In addition, you have the option of some 'offline' income to drop up your income. That is a major advantage and allows you achieve a soft landing between full time work and retirement.

So what are your interests outside of work, and how do you plan to enjoy yourself when you retire.. 

I think you need to take a step back and think of the bigger picture and forget about 'wealth accumulation' for a bit. Think about what you need to have a decent standard of living in retirement, and once you achieve this you are effectively financially independent and can do whatever you want to and enjoy doing.. 



Opus2018 said:


> but on my return it's the 9-5 routine only plus whatever international work I pick up


BTW this is easier said than done. Its hard for most people to 'switch back' to this if they have spent years going full throttle !


----------



## Opus2018 (13 Dec 2018)

Hi gnfireland,

Thanks for the response. I hadn't though of that salary needed on retirement  Yes, I figure a monthly take home of around 2,400-2,500 should be doable but I'd need to add a couple more years to make sure.  The other thing to do possibly is to add in a few shares that pay out a reasonable dividend to top up as necessary. I'll come back with more detail next year on the pension calculations.  

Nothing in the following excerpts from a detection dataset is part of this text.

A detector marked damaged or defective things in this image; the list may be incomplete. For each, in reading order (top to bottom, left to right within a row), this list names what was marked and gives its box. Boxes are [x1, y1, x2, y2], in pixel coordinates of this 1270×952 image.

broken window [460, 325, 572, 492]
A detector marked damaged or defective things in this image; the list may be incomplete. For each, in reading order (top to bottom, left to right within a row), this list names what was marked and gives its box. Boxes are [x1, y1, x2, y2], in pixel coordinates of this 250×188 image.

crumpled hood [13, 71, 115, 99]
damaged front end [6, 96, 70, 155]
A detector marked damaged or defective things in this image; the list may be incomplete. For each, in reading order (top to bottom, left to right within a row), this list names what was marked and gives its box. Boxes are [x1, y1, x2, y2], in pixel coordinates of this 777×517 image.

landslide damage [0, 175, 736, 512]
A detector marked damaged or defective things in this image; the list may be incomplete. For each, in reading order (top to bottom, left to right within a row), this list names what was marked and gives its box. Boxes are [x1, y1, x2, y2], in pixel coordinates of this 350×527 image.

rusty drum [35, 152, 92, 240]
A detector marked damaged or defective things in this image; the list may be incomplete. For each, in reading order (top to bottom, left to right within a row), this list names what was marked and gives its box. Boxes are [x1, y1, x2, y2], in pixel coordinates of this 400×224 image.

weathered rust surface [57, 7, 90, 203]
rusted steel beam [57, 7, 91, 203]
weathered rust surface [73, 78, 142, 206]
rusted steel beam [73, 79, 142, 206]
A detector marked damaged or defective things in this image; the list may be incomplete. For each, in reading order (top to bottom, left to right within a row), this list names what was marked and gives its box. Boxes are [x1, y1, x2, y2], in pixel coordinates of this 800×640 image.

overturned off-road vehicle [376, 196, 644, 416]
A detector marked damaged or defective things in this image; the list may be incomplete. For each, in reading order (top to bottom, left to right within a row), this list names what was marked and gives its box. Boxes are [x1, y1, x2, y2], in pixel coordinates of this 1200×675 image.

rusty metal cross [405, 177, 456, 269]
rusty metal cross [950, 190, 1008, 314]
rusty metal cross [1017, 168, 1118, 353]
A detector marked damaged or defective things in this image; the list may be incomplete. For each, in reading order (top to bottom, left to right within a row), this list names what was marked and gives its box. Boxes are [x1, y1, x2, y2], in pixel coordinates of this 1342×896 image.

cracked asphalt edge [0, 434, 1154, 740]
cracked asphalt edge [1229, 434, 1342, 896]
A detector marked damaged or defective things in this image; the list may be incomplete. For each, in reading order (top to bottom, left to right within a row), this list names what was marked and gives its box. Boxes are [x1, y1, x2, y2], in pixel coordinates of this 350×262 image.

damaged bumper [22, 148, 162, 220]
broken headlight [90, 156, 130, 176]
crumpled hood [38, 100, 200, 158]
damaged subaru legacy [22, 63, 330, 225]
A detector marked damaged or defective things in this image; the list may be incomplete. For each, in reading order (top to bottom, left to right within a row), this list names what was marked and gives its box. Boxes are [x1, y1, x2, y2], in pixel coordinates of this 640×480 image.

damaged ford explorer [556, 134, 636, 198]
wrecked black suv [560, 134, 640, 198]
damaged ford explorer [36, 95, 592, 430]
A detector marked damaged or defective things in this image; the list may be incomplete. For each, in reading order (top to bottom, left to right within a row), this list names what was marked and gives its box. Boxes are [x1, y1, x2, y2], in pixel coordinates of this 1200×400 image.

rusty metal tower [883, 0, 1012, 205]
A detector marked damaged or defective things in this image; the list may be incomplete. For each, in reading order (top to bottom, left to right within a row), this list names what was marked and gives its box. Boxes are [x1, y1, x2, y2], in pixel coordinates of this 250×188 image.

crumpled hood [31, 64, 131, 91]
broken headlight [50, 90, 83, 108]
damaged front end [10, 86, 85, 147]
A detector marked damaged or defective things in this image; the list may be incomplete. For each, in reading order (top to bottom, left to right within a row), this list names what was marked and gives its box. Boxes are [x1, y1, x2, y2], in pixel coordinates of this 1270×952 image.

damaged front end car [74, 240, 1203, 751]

Don't worry though, I have plans to do new stuff and to go back to stuff I used to do.  I take your point about switching back, so I'll to watch for that.  it should be easier though as they were in different spheres!

All other suggestions gratefully accepted!

Best,

Opus2018.


----------



## Opus2018 (19 Feb 2020)

Hi all,

Well, it's a little over 14 months since I last posted on this thread I just wanted to update you on progress since then.

I'm back home since January 2019 and back in work after a career break as I said.

I've updated the facts to be as follows:-

*Age:* 53
*Spouse’s/Partner's age*: n/a

*Annual gross income from employment or profession:* €77,000 (gross) + other income (2019 figure €62,000 net)

*Annual gross income of spouse:* n/a

*Monthly take-home pay:* €4,080 approximately

*Type of employment:* e.g. Civil Servant, self-employed

Civil servant permanent

*In general are you:*

(a) spending more than you earn, or
(b) saving?

Saving:- bu, I haven't been good since I came back with buying a new car and making significant home improvements in 2019, which I thought I'd do to be fair....

*Rough estimate of value of home:* €750,000- €775,000
*Amount outstanding on your mortgage: *€0.00 

*What interest rate are you paying?*
n/a 

*Do you pay off your full credit card balance each month? *yes
*If not, what is the balance on your credit card? *n/a

*Savings and investments:*

Approximately €412,000 in liquid assets, of which roughly €76,000 in shares and the rest in cash.

*Do you have a pension scheme? *Yes through work DB scheme (I'm a pre-1995 entrant).

*Do you own any investment or other property? *No.

*Other borrowings – car loans/personal loans etc:* Nil.

Ok, since I came back, I've bought a new car, and done quite a bit of work on upgrading the house (not yet finished mind, but it's been a good start.  As I'm standing still in terms of savings since Dec 2018, I figure I'm in a reasonably good place.   The question I want to ask is that I want to boost my pension and I have two options

1) Set up an AVC to maximise my tax free lump sum on retirement (1½ my final salary) and set up a fund to withdraw 4-5% per annum.  I've been quoted 774 per fortnight gross which is about 440 net after tax.  This is the max amount I can put away at my age (30%) I can also fire in a lump sum of approximately 19,000 (11,400) after tax to cover the last tax year.  I figure given 6 years I will have a sum of 160,000 before assuming any growth or reductions made by the pension company (It's New Ireland and the plan is called Iris).  I figure I can withdraw 5,480 at 4% p.a. to add to my pension.

2) Alternatively I can buy back years and for the fortnightly payment (not including the 11,400 amount) I can buy back 5 years which means I would buy back 5 years which would boost my pension by around 5,200.  I'd still be short by 11,,600 on the max lump sum though.


So what would posters suggest go with option 1 or 2 or perhaps a mix??  I think maxing out on the lump sum is a no brainer - it's the fine tuning I have a question over  If I do AVCs the fund goes to the estate if I die, whereas the pension dies with me... on the other hand increasing the work pension seems to insulate me against inflation at the moment and I buy certainty in terms of what I get.  overall pension at 60 would be around €36,500 with the work based pension or €36,800 with a better lump sum.


Hoping still to retire at 60! Hopefully might be able to the odd job abroad once or twice a year but nothing is guaranteed...

Best, 

Opus2018


----------